Sandro Botticelli: A Young Man Being Introduced to the Seven Liberal Arts

Why do I make my semantics students learn logic? I ask them to work through both volumes of the Gamut textbook, even though Gamut doesn’t speak the language of linguistics. It is written in the language of logic. Why should semantics students have to learn how to talk and reason in this way? There is a simple answer: In an interdisciplinary field everyone from any participating field has to speak the language of the other fields. That’s your entrance ticket for success in an interdisciplinary enterprise. You have to understand where the practitioners of other fields are coming from. As a relatively new interdisciplinary field, formal semantics has been a success. It is the result of the marriage of two highly formalized and abstract theories: Logic, which provides theories of the human notion of what a valid piece of reasoning is, and Syntax, which contributes theories of how hierarchical syntactic structures are computed in natural languages. The marriage is solid and has been going strong for almost 50 years. Many young linguists, logicians, and philosophers are fluent in three disciplines, and collaborate in joint research institutions, journals, and conferences.

You may have heard people say that theories of logic can’t be cognitive theories because people make logical mistakes. Yes, we all do make logical mistakes. What is important, though, is that, when we do, we can be convinced that we were wrong. How come? There must be a notion of what a valid piece of reasoning is that is the same for all human beings. Imagine what the world would be like if people all had different notions of what follows from what and what is or isn’t consistent. Mathematics would be impossible, science would be impossible, laws and contracts would be impossible, social institutions would be impossible, … For more than 2000 years, logicians have been designing theories of universally shared patterns of valid human reasoning. The resulting theories are among the most sophisticated theories science has produced to date. And they are the most sophisticated formal theories in cognitive science. One of the key insights of the early logicians was the discovery that little words like notandorsomeallmustmay, and so on are the main players in patterns of valid reasoning. That is, those patterns are created by properties of the functional (that is, logical) vocabularies of human languages. It’s precisely those vocabularies that also provide the scaffolding for syntactic structures. Syntax is about the hierarchical structures projected from the functional vocabularies of natural languages, Logic provides the models of how to study the meanings of those vocabularies and how to explain their role in reasoning. In formal semantics, those two disciplines have come together.

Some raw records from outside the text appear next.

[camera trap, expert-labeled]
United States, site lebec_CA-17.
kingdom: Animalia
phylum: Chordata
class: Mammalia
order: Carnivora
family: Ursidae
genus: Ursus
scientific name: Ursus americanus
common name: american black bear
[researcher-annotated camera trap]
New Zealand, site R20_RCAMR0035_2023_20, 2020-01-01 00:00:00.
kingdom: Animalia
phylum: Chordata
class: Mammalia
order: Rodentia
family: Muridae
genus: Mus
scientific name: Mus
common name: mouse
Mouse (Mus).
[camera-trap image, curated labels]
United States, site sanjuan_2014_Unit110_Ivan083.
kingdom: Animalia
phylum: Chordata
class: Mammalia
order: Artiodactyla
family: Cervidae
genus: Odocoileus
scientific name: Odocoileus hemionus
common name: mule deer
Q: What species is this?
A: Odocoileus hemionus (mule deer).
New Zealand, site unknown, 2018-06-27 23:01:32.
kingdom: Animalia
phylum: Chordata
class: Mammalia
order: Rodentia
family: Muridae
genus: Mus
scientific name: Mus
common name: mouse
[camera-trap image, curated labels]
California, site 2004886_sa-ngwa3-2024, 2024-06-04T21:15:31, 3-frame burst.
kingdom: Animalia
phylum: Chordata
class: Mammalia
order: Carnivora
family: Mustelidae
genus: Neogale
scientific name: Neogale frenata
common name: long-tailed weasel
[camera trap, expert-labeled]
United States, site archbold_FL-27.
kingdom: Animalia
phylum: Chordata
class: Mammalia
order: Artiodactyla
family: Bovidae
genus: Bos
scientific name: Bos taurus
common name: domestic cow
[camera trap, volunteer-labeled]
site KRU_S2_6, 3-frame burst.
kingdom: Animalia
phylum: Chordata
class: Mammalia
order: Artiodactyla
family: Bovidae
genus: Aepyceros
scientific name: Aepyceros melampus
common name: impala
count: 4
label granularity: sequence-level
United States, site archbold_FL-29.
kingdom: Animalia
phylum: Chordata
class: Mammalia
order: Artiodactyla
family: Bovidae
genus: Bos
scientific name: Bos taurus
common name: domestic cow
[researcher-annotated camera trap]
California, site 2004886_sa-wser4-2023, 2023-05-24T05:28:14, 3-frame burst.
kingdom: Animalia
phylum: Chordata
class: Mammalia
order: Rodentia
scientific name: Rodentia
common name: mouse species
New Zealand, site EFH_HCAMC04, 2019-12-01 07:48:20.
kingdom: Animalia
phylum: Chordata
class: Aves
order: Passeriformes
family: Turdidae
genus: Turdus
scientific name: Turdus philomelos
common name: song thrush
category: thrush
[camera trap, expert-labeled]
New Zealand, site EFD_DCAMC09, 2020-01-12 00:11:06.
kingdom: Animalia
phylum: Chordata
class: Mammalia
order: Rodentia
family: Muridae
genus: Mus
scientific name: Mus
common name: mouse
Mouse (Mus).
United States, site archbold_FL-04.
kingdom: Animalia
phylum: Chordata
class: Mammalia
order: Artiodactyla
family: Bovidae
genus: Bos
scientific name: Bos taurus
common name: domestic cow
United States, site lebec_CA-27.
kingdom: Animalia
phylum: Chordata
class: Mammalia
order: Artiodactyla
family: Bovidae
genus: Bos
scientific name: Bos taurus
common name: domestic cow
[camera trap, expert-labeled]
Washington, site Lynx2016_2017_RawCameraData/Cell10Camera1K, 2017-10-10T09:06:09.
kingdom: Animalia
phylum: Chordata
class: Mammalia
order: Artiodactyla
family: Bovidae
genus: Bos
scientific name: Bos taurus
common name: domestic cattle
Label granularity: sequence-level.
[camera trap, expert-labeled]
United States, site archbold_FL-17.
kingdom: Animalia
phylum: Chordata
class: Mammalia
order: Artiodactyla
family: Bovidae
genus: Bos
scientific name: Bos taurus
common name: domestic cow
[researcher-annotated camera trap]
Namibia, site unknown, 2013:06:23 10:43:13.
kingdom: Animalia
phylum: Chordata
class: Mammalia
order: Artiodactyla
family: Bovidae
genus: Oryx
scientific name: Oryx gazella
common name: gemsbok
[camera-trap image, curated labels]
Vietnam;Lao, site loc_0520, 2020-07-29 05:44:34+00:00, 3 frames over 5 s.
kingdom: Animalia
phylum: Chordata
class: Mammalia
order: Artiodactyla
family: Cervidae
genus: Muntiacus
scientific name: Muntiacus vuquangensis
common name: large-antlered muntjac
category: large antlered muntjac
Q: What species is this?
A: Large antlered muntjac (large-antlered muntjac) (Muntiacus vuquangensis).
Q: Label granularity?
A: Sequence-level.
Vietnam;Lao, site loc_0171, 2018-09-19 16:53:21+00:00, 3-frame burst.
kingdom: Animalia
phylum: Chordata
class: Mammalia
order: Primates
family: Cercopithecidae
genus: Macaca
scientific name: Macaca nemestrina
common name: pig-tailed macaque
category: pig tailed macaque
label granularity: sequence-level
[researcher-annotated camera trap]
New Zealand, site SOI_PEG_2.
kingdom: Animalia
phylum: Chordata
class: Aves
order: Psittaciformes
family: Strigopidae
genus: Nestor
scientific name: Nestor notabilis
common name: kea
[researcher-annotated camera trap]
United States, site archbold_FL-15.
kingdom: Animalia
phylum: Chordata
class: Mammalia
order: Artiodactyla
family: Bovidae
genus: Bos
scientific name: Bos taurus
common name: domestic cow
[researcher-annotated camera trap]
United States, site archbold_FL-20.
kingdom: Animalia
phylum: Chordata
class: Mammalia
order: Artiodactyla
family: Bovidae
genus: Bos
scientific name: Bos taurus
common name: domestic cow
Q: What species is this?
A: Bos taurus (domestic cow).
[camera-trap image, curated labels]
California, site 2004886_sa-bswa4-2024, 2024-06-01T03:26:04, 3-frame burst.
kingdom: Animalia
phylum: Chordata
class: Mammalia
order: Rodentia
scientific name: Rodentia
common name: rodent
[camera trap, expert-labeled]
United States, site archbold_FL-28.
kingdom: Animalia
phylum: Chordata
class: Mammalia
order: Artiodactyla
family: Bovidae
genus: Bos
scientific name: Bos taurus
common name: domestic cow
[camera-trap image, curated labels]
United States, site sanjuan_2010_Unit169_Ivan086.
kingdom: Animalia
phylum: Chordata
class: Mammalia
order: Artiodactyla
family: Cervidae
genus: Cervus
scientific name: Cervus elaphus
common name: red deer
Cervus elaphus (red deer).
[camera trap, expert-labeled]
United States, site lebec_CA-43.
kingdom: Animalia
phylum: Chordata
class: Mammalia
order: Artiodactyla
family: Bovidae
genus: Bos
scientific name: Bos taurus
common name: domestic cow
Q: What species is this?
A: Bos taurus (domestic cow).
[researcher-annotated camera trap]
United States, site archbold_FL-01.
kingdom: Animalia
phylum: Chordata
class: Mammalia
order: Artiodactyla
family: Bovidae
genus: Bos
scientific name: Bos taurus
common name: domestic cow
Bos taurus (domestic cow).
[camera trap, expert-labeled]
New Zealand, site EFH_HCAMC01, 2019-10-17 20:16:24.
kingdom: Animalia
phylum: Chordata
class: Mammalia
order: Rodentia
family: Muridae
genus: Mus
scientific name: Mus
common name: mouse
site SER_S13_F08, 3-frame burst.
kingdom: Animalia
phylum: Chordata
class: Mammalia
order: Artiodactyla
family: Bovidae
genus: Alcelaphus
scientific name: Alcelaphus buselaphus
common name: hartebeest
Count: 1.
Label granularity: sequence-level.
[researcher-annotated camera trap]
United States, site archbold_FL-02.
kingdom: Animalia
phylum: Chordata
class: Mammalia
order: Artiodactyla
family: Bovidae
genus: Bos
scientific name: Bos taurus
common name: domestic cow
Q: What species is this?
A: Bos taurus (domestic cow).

Contemporary modern semantics was born when the traditional perspectives of logic merged with the modern enterprise of generative syntax, as initiated by Noam Chomsky. The first worked out formal semantic system in this tradition was David Lewis’ 1970 paper General Semantics, one of the most beautiful and enjoyable articles in semantics to the present day. Lewis made an explicit connection with Chomsky’s Aspects model, the generative syntax model of the time. In contrast to Lewis, Richard Montague was outspokenly hostile to Chomsky’s work. He was not interested in Chomsky’s call for an explanatory syntax. It was only after Montague’s death that linguists like David Dowty, Lauri Karttunen, Barbara Partee, Stanley Peters, and Robert Wall made Montague’s works accessible to linguistic audiences.